# Puppy Structure



## amjrchamberlain (Mar 8, 2005)

I was reading "Tricks of the Trade" by Pat Hastings and she repeatedly says that a puppy's structure at 8 weeks old (give or take 3 days) is what the puppy will be as an adult. Often, I hear breeders say that they can't tell what the puppy will be as an adult, until the puppy is several months old (atleast). 

Which is most correct?


----------



## firenurseireland (Mar 4, 2007)

i agree with the breeders, but ill let a more knowledgable person answer!!!


----------



## Andaka (Jun 29, 2003)

I have found that with GSD's it can depend on the bloodline. With my dogs being linebred on Sundance Kid they can go thru some real uglies later in puppyhood, so I like to choose early, around the 7-8 week age. Other bloodlines seem to take longer to develop, and their breeders like to choose later. I have had pretty good luck with it.


----------



## EastGSD (Jul 8, 2001)

Personally I like to see puppies right at birth while they are still wet and not full of milk.....you can see so much of their structure and I tend to see it as pretty accurate. Of course within a half hour they are fat full of milk and the window is gone lol But, I do like to look at them at birth.

Cherri


----------



## Romance (Apr 16, 2007)

Molly 5 weeks










Molly7 months










I hope this gives you better understanding.


----------



## im4dogz (Dec 10, 2006)

I can't comment on this thread but I will say that Molly has matured beautifully.


----------



## Romance (Apr 16, 2007)

Thank You. She's a spitfire..keeps me on my toes.


----------



## amjrchamberlain (Mar 8, 2005)

Very interesting.









Andaka - That's a good point (about the bloodlines causing variation). 

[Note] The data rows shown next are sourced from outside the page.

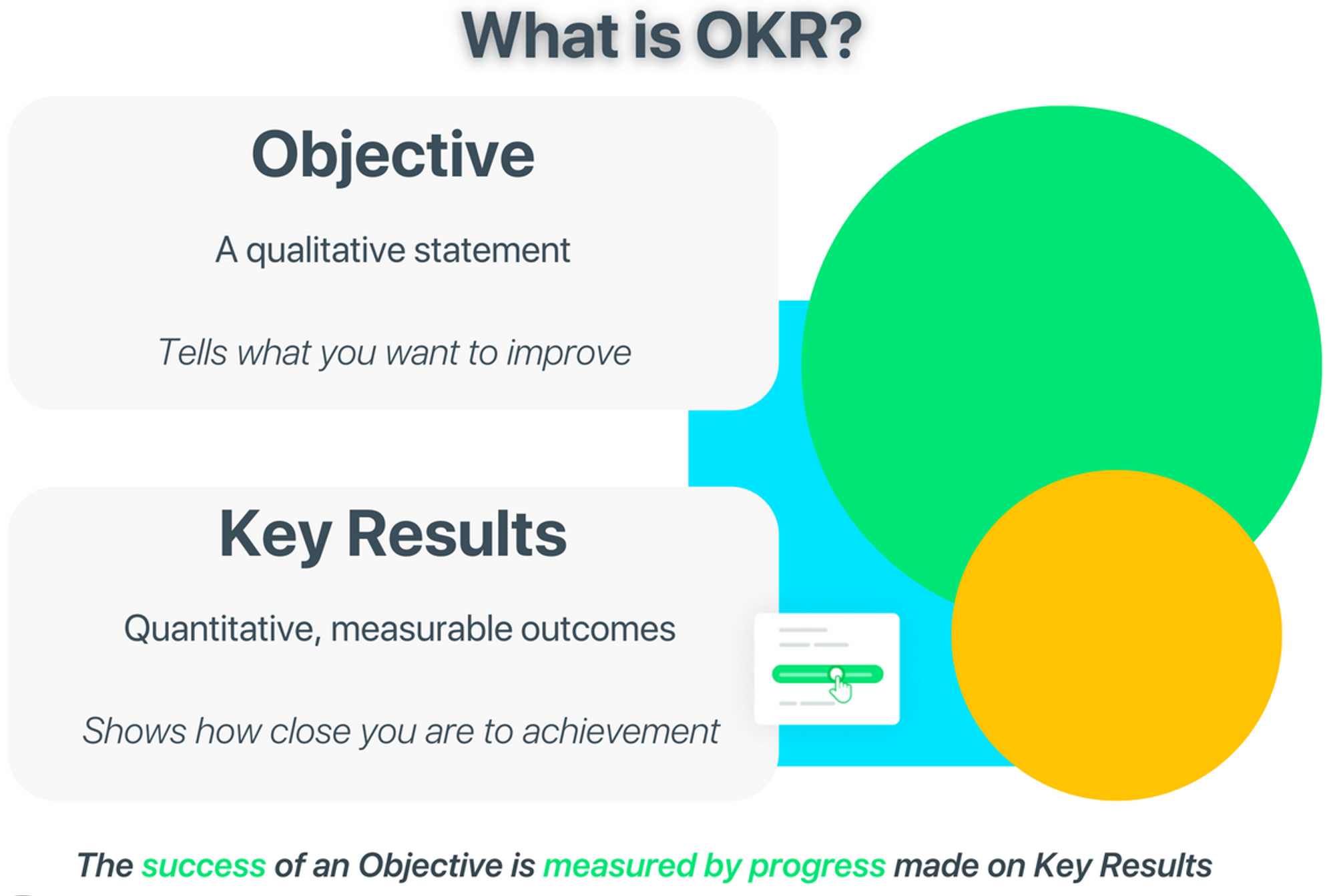 What is OKR?

Objective

A qualitative statement

Tells what you want to improve

Key Results

Quantitative, measurable outcomes

Shows how close you are to achievement

The success of an Objective is measured by progress made on Key Results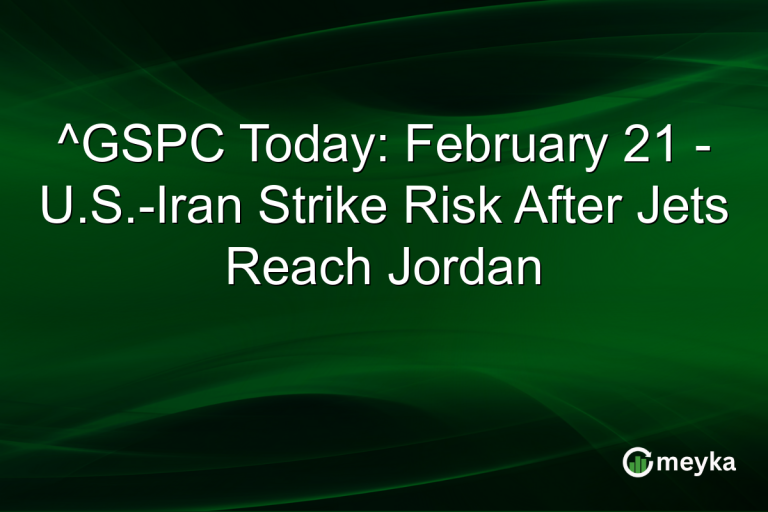 ^GSPC Today: February 21 - U.S.-Iran Strike Risk After Jets Reach Jordan

meyka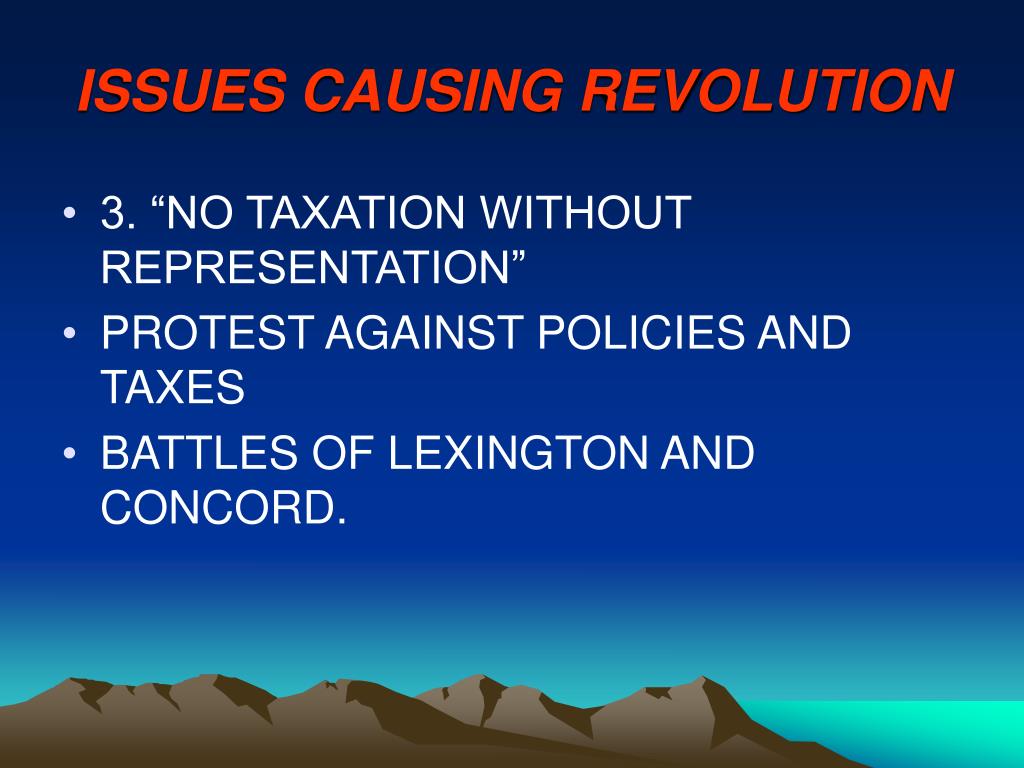 ISSUES CAUSING REVOLUTION

• 3. “NO TAXATION WITHOUT REPRESENTATION”
• PROTEST AGAINST POLICIES AND TAXES
• BATTLES OF LEXINGTON AND CONCORD.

Cherri - That's an interesting thought - I had not heard of evaluating structure at birth. 

Romance - Thank you for posting the pictures as illustration.







Your Molly is incredible.









Other thoughts, anyone?


----------



## MaggieRoseLee (Aug 17, 2001)

Wow, I'm always amazed how our puppies can change. And Molly is a nice looking dog.


----------



## Karla_Calderon (May 15, 2005)

I generally stack my working line puppies at seven weeks, taking photos of stacks and heads (to get an idea of earset), any later than that - its too late IMO. One thing I have noticed, the better the movement (and choice of gait) in a natural setting (i.e. just observing in the puppy play area as opposed to on a leash), the more correct the structure - from the get go.


----------